◆ TEKS KUTIPAN ◆
Adapun, rekomendasi yang dimaksud, pertama adalah mengembangkan kerangka hukum dan tata kelola penempatan PMI PP, terutama melalui ratifikasi ILO C-188 dan CTA 2012. Kemudian, pembentukan standar perburuhan bagi pelaut perikanan migran di tingkat regional, dan implementasi peraturan perundang-undangan yang menjamin pelindungan bagi PMI PP.
Kedua, melakukan penguatan fungsi kelembagaan dan koordinasi lintas instansi dalam rangka melaksanakan tugas terkait pelindungan PMI PP, baik di dalam maupun luar negeri. Ketiga, adalah penguatan posisi tawar PMI PP melalui pengorganisasian, edukasi, dan standardisasi perjanjian kerja.

◆ CUPLIKAN DATA ◆

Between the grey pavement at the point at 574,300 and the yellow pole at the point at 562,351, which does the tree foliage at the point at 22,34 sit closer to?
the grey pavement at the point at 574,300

◆ DAFTAR TUGAS ◆
1. Salin secara persis bagian teks tentang rekomendasi pelindungan PMI PP, mulai dari "Adapun, rekomendasi yang" sampai dengan "standardisasi perjanjian kerja.", termasuk kedua batas tersebut.
2. Tuliskan lanjutan teks tentang rekomendasi pelindungan PMI PP, dimulai setelah kalimat terakhirnya.

◆ DAFTAR JAWABAN ◆
1.
Adapun, rekomendasi yang dimaksud, pertama adalah mengembangkan kerangka hukum dan tata kelola penempatan PMI PP, terutama melalui ratifikasi ILO C-188 dan CTA 2012. Kemudian, pembentukan standar perburuhan bagi pelaut perikanan migran di tingkat regional, dan implementasi peraturan perundang-undangan yang menjamin pelindungan bagi PMI PP.
Kedua, melakukan penguatan fungsi kelembagaan dan koordinasi lintas instansi dalam rangka melaksanakan tugas terkait pelindungan PMI PP, baik di dalam maupun luar negeri. Ketiga, adalah penguatan posisi tawar PMI PP melalui pengorganisasian, edukasi, dan standardisasi perjanjian kerja.

2.
Keempat, melaksanakan perbaikan sistem dan penegakan hukum untuk memberantas pelanggaran sistematis dalam penempatan PMI PP. Langkah-langkah perbaikan antara lain melalui basis data perikanan Indonesia yang terintegrasi untuk mencegah penempatan non-prosedural.
Selain itu, basis data juga bisa membantu penegakan hukum yang memberi efek jera bagi pelaku penempatan non-prosedural, kerja sama internasional melalui Interpol, dan pelatihan intensif bagi aparat penegak hukum dan hakim terkait hak PMI PP atas restitusi.
Kelima, adalah penguatan transparansi, akses informasi, dan akuntabilitas pelindungan PMI PP melalui digitalisasi informasi, sebagaimana juga didukung oleh Menteri Ketenagakerjaan. Penguatan ini dapat dimulai dengan pengembangan aplikasi PMI PP yang real time dan terintegrasi antar instansi.
IOJI meyakini, solusi berbasis teknologi digital yang mudah diakses oleh PMI PP dan keluarganya di sepanjang proses migrasi PMI PP, perlu untuk dipertimbangkan oleh Pemerintah, kelompok masyarakat sipil, dan dunia usaha.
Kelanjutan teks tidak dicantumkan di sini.